Wed, 28 May 2003 Source: GNA

An Accra High Court presided over by Mr Justice Yaw Appau on Tuesday rejected an application on behalf of the Quality Grain convicts for leave to file a habeas corpus against the Director of Ghana Prisons.

The solicitors of Kwame Peprah, former Minister of Finance, Ibrahim Adam, former Minister of Food and Agriculture and George Simpa-Yankey, Director of Legal Sector, Private and Financial Institutions of the Ministry of Finance, brought the application.

The three are serving between two and four years in jail after they were found guilty by a Fast Track High Court for their involvement in the Quality Grain Case.

Mr Justice Appau declared: "This application lacks merit and ought to be disqualified because the applicants have not been able to prove prima facie that the convicts' detention was unlawful."

He noted that, "habeas corpus is a prerogative writ issued to challenge the detention of a person either in official custody or in private hands.

"If the court is satisfied that the detention is prima facie and unlawful, the custodian is ordered to appear to justify it and if he cannot do so, the person is released," he said.

He said a competent court of jurisdiction convicted the applicants and, therefore, the use of habeas corpus by the applicant was not appropriate, as the writ sought to appeal against the sentences of the convicts.

"If the applicants think that the court that convicted them did not take into consideration certain matters before convicting them, the only legal remedy is to appeal against the judgement," he said.

In the trial, Nana Ato Dadzie, Former Chief of Staff and Dr Samuel Dapaah, Former Chief Director of the Ministry of Food and Agriculture, were acquitted and discharged, while Mr Ato Ahwoi was earlier freed for lack of evidence.

The six were charged with conspiracy and causing financial loss of 20 million dollars to the State in a rice project at Aveyime in the Volta Region.

The Judge said the applicants were in detention because a competent court through a legally permissible procedure convicted and sentenced them in respect of a criminal offence clearly outlined in the Criminal Code of which they were charged.

In their statement of claim, the Defence Team argued that the incarceration of the applicants constituted a violation of their fundamental human rights.

It stated that the Trial Judge acted in contravention of the Constitution.

The Team said the offence for which the applicants were charged was not one of contempt.
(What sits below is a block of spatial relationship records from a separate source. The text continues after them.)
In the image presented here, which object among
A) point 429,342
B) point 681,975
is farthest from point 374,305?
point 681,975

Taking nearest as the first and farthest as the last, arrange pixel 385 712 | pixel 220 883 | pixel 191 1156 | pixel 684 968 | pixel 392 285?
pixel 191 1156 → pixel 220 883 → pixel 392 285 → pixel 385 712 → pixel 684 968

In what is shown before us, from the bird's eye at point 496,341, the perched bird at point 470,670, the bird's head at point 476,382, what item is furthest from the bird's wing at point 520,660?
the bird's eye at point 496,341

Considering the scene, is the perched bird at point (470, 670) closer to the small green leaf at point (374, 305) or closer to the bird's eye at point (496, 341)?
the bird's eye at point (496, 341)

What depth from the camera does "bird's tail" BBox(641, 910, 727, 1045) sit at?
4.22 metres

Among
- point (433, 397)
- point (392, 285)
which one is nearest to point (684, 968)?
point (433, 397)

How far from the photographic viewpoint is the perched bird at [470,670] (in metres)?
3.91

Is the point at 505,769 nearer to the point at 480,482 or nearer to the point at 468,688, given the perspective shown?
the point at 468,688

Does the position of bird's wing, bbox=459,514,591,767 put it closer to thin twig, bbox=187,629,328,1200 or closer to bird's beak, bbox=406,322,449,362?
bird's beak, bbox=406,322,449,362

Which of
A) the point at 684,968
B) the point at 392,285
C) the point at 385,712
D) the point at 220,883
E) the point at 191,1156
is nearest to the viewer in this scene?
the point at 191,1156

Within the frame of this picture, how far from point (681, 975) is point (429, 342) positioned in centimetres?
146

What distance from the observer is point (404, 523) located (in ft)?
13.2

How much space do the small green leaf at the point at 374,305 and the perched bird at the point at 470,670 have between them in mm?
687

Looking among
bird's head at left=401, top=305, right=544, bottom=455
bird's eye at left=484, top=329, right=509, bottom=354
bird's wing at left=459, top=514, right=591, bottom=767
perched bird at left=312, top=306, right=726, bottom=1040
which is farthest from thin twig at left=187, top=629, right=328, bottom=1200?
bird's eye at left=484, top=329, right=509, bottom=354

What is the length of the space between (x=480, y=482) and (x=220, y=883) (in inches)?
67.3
Therefore, it was mandatory that the strict requirement of Article 19 (11) be complied with. However, the Judge in the Quality Grain case did not do so, it argued.

The Lawyers said the Judge acted wholly outside his legal and constitutional authority and by so doing the fundamental human rights of the applicants, as provided under Article 19 (11 and 12), were breached.

The Defence said the Trial Judge, having substituted his own definition, which he sought from textbooks and dictionaries, proceeded to sentence their clients to various jail terms.

It contended that the purported conviction by Mr Justice Dixon Kwame Afreh, a Supreme Court Judge, who sat on the Quality Grain case as an additional High Court Judge, was a void act, which could not be a foundation for depriving the applicants of their constitutional rights.

Therefore, the Team argued, their detention under the circumstances was a denial of their personal liberty protected in Article 14 of the Constitution.

In an affidavit in support of their claim, Counsel prayed the court to grant them leave to issue a writ of habeas corpus to compel the Director of Prisons to produce the convicts in court and to explain why he is keeping them in detention.

They argued that Mr Justice Afreh in passing his sentence; resorted to the use of the Common Law sources, including the precedent in England, and definition in books and dictionaries to find the meaning of the words "Wilful" and "Financial Loss," which were used in section 179A (a) of Act 29.

"Though the charge sheet under which the convicts were charged referred to section 179 A (3) (a) of the Criminal Code, the actual terms of the charge did not even reflect the provision of the said section," it said.

The Defence Team was made up of Mr Tony Lithur for Simpa-Yankey, Mr Samuel Cudjoe and Mr David Kudzodzi for Adam and Peprah, respectively.